REQUEST A
Please update the listing, starting with the line containing "Within the photo" and going on through the end of the listing: give those lines again with "calm water" replaced by "still water" and nothing else changed.

TEXT PROVIDED
◇ ◇ ◇ ◇

This tiered approach forms a hybrid storage engine. The central challenge becomes orchestrating these three disparate systems to maintain data consistency and provide a unified data access layer for the application.

Orchestrating the Polyglot Persistence Layer

The core of the implementation is a HybridRAGDataService that encapsulates all interactions with the three underlying data stores. Its primary responsibility is to ensure that an operation, like adding a new document, is executed correctly across all tiers. In a real-world project, the lack of distributed transaction support across JPA, LevelDB, and a network call to ChromaDB is the most significant risk. Our strategy is to define a primary store (SQLite/JPA) and treat the others as secondary. If a write to a secondary store fails, we must implement compensatory logic to roll back the primary store’s change.

◇ ◇ ◇ ◇

Items from a data source

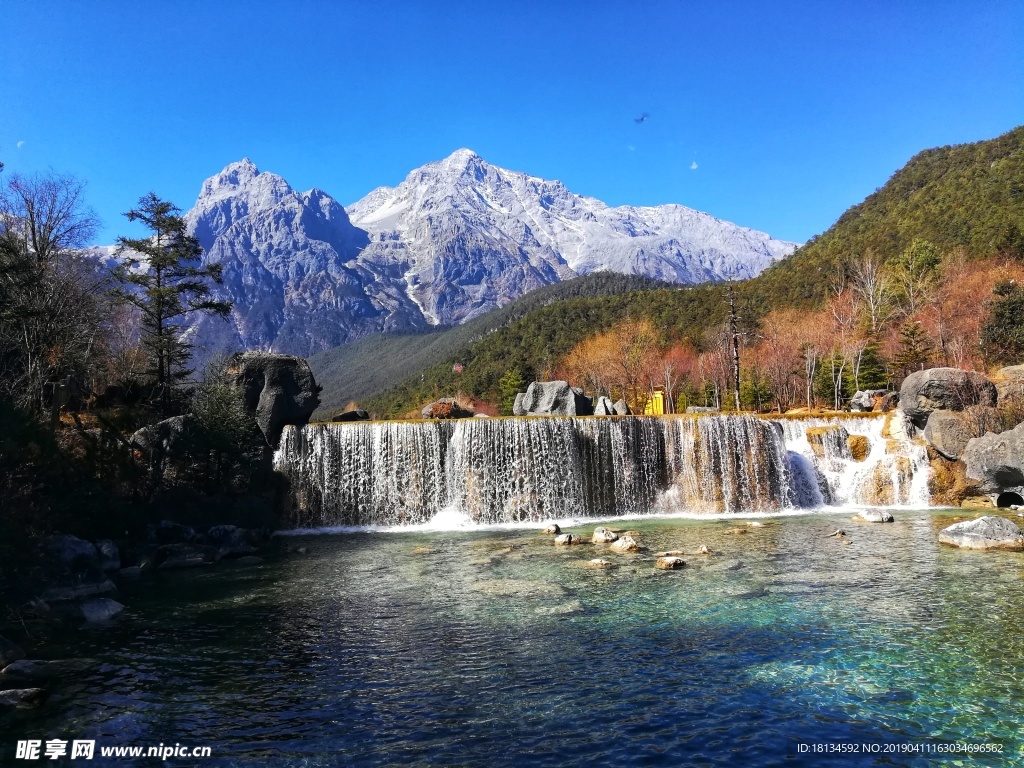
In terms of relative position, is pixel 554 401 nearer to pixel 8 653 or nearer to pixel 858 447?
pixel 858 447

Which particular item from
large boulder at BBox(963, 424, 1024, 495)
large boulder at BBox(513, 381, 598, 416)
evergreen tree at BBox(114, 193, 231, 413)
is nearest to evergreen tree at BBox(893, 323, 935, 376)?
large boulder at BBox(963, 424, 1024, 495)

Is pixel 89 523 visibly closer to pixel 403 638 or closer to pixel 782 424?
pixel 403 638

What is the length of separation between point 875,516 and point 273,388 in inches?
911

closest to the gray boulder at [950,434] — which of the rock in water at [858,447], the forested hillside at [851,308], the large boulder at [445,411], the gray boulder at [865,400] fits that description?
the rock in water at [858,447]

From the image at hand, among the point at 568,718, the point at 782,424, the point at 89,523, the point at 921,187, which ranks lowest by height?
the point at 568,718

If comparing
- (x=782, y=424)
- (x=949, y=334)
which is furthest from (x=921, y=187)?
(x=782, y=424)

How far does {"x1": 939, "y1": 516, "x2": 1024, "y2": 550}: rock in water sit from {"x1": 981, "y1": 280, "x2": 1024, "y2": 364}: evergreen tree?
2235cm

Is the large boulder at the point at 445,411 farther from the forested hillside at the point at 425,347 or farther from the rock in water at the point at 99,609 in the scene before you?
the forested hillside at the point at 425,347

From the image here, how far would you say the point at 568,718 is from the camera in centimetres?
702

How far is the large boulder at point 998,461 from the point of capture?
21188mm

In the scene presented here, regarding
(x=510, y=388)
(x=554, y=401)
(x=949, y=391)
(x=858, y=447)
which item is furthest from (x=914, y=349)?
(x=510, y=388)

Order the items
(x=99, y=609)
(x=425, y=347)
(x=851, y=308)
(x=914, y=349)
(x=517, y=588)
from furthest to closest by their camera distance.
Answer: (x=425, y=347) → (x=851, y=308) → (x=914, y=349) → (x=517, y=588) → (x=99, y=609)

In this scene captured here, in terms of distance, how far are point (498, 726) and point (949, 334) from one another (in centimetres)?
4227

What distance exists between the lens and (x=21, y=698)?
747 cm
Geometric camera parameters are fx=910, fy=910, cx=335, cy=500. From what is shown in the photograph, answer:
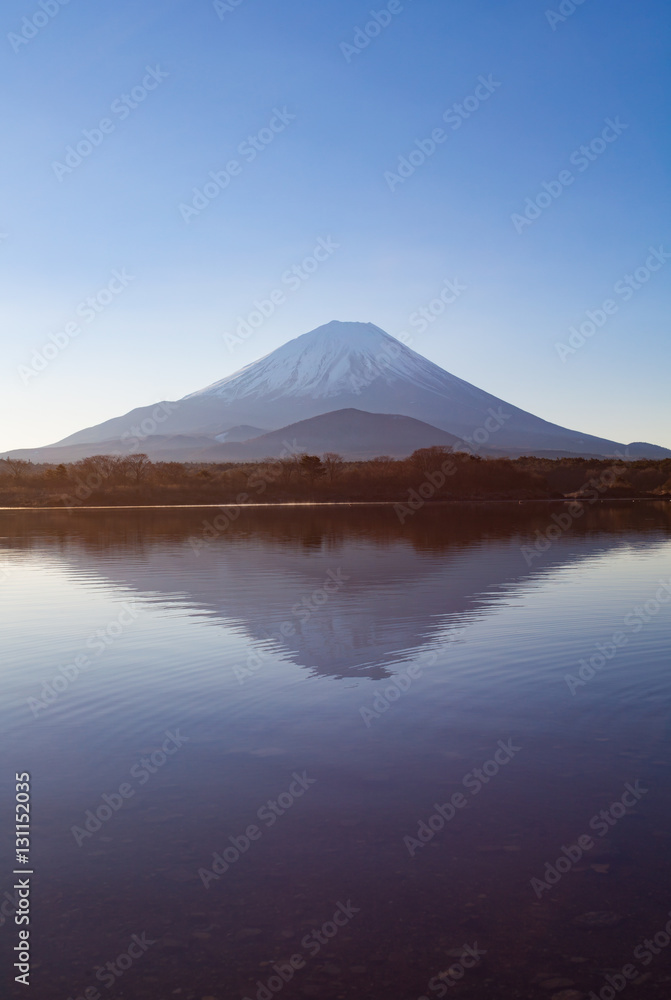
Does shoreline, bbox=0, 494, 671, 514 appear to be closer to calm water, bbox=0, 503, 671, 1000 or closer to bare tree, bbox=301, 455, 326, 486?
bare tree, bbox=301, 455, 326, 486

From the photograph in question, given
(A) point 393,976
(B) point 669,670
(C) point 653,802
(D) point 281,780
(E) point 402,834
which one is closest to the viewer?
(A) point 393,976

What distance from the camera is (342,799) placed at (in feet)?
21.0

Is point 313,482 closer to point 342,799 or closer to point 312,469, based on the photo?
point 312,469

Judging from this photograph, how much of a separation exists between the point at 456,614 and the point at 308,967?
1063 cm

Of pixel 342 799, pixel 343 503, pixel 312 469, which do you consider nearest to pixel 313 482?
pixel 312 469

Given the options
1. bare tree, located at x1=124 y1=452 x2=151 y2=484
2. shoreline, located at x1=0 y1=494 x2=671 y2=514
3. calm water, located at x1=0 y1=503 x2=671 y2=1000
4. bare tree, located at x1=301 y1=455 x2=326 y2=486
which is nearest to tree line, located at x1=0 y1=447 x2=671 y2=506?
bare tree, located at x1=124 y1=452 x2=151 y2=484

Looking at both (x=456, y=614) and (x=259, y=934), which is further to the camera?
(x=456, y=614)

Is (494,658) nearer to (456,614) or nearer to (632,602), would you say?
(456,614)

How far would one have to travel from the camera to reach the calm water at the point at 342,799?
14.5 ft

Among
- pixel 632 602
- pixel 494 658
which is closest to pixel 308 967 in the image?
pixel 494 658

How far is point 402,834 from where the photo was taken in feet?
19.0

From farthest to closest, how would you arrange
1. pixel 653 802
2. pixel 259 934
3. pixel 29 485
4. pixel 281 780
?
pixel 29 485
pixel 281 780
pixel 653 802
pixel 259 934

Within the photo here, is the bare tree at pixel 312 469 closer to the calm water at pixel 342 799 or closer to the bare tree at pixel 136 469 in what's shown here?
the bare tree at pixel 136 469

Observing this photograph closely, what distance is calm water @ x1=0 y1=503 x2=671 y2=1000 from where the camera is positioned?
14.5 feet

◇ ◇ ◇ ◇

REQUEST B
List the data stores named in the text on the polyglot persistence layer.

FINAL ANSWER A
Within the photo here, is the bare tree at pixel 312 469 closer to the still water at pixel 342 799 or closer to the bare tree at pixel 136 469 in what's shown here?
the bare tree at pixel 136 469

Observing this photograph closely, what distance is still water @ x1=0 y1=503 x2=671 y2=1000 from where the camera is positioned?
14.5 feet

FINAL ANSWER B
SQLite/JPA, LevelDB, ChromaDB